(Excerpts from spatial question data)
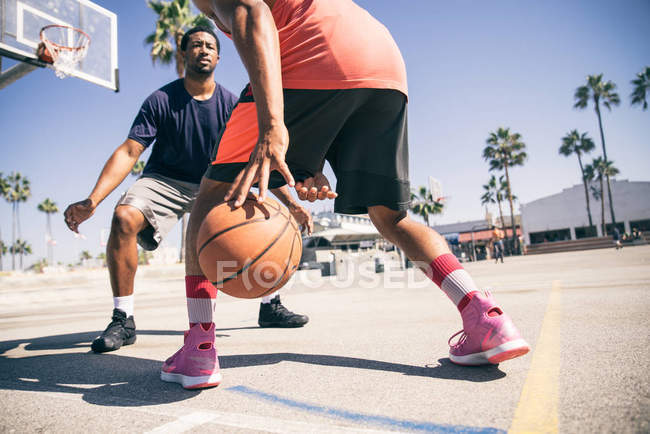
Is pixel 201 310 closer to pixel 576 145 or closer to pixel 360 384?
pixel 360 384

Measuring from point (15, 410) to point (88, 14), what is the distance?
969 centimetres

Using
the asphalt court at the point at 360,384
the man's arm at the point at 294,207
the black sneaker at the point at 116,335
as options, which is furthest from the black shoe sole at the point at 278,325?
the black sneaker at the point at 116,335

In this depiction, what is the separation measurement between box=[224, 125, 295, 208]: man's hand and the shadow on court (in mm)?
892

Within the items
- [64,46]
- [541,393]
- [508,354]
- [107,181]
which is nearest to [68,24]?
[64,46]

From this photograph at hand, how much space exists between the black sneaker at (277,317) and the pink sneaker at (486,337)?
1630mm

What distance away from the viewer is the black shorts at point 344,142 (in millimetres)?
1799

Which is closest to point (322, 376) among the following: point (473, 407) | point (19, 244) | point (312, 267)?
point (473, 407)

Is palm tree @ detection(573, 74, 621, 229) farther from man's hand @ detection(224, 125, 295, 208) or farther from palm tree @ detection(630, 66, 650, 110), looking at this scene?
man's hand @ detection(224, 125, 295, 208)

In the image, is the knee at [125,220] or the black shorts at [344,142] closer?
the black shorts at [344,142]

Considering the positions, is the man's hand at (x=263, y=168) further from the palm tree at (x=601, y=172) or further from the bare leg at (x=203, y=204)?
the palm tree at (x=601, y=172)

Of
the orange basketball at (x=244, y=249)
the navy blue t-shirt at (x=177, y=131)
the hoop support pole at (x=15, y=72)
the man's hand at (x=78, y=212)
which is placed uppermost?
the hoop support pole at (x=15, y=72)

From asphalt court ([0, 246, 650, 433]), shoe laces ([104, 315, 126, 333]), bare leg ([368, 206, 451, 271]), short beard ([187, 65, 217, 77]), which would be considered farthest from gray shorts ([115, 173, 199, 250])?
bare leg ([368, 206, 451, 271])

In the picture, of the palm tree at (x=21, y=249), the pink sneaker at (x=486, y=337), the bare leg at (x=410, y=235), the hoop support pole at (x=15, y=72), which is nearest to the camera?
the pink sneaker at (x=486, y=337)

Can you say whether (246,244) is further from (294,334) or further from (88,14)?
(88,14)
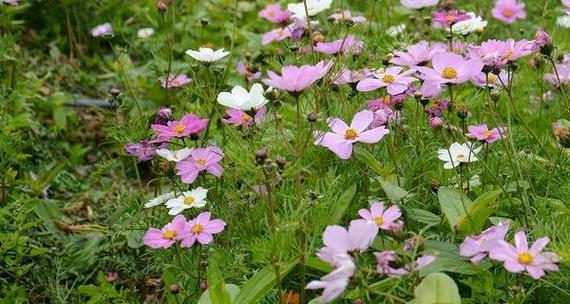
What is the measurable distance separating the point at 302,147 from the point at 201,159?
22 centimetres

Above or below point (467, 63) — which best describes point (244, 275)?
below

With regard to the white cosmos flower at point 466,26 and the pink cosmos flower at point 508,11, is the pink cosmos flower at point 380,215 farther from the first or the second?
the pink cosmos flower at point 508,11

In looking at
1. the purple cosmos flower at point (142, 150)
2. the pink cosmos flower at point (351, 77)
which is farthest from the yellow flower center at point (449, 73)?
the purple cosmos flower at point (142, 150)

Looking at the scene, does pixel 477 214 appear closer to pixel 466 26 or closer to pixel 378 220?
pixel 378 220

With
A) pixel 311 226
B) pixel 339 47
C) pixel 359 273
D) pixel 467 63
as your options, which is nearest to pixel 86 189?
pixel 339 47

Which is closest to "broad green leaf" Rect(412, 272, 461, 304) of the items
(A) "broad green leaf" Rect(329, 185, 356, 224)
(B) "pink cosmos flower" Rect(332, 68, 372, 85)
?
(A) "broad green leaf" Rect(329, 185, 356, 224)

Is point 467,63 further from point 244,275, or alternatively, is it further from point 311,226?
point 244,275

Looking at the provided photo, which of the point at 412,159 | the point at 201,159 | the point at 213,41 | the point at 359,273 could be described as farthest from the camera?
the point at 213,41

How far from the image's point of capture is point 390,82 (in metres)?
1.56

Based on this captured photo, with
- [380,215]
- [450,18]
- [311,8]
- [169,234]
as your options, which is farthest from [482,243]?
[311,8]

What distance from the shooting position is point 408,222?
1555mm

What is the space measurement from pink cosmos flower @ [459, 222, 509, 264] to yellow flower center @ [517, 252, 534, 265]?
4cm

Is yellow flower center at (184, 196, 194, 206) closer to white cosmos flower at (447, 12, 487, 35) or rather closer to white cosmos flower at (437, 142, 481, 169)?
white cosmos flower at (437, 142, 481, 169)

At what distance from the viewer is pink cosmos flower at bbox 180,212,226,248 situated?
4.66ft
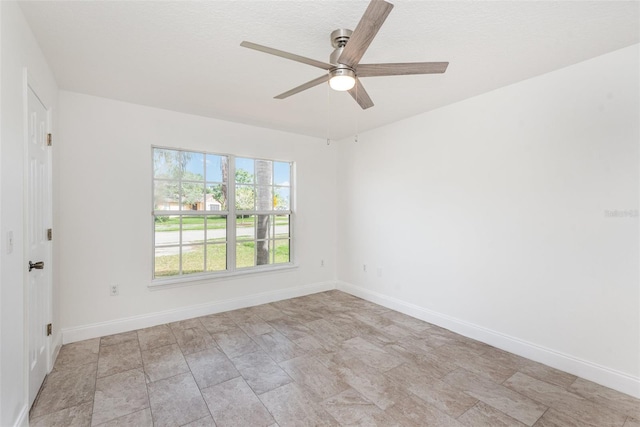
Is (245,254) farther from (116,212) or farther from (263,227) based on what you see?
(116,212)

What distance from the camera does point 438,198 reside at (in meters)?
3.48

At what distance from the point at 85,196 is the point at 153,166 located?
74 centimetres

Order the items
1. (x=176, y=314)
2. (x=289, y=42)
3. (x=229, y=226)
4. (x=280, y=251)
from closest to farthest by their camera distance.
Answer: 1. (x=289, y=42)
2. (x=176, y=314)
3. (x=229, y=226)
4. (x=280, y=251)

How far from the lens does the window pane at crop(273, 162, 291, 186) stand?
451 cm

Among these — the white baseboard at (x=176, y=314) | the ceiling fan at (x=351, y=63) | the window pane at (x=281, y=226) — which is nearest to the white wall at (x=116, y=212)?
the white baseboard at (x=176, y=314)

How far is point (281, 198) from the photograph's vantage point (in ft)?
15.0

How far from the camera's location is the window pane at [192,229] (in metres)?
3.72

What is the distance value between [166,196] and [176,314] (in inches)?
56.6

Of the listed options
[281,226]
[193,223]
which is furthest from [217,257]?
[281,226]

* * *

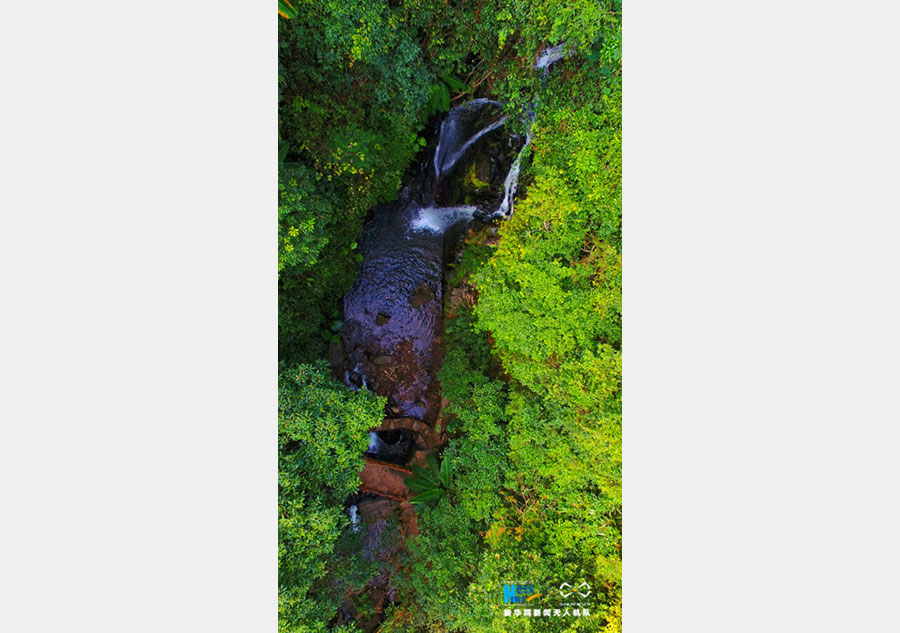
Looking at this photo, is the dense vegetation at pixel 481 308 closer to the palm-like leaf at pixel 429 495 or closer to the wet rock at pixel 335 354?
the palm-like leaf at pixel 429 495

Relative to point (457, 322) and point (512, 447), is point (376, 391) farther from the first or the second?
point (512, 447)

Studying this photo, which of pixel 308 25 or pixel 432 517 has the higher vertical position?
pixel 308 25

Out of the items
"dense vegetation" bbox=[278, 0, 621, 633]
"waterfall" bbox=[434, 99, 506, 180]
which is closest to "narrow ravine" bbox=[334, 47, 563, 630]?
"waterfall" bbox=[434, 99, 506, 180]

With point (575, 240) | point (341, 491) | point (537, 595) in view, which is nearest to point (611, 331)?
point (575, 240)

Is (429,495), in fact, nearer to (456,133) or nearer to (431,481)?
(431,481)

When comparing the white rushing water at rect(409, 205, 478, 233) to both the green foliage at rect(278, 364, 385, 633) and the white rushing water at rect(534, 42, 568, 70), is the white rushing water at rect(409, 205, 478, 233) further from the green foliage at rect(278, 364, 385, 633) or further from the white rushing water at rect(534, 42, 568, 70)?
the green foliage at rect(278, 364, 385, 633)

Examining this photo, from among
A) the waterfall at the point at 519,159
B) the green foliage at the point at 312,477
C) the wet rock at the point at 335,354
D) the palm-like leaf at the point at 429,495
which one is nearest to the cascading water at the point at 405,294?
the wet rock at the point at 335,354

...

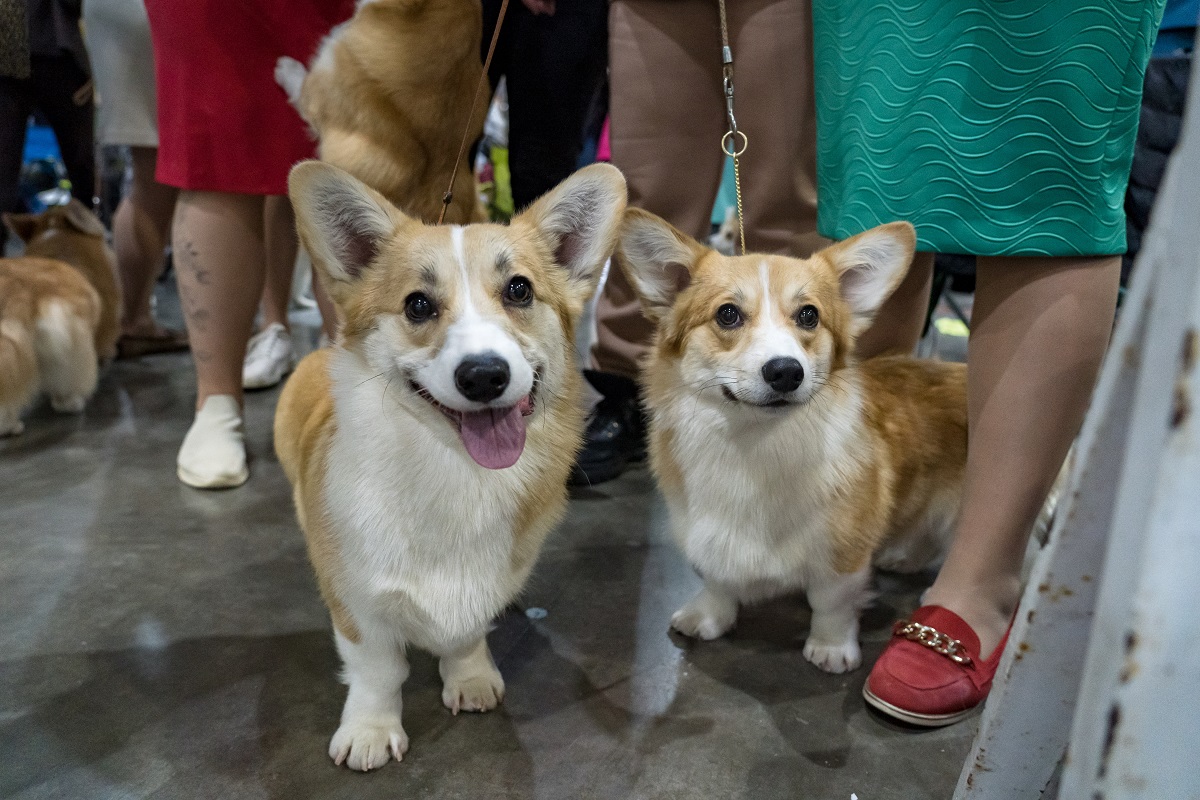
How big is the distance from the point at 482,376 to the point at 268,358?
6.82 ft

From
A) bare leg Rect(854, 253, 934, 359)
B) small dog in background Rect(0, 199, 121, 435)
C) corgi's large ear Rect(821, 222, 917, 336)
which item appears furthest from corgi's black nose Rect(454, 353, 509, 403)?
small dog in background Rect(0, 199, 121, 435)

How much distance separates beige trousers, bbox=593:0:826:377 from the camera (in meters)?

THE EXERCISE: Identify each line in the data above that contains the string "detection", and copy those lines. Treat uppercase and lowercase as different when you match.

SOLUTION BELOW:
Is palm tree @ detection(573, 74, 621, 229) farther from man's hand @ detection(224, 125, 295, 208) or farther from palm tree @ detection(630, 66, 650, 110), looking at this scene?
man's hand @ detection(224, 125, 295, 208)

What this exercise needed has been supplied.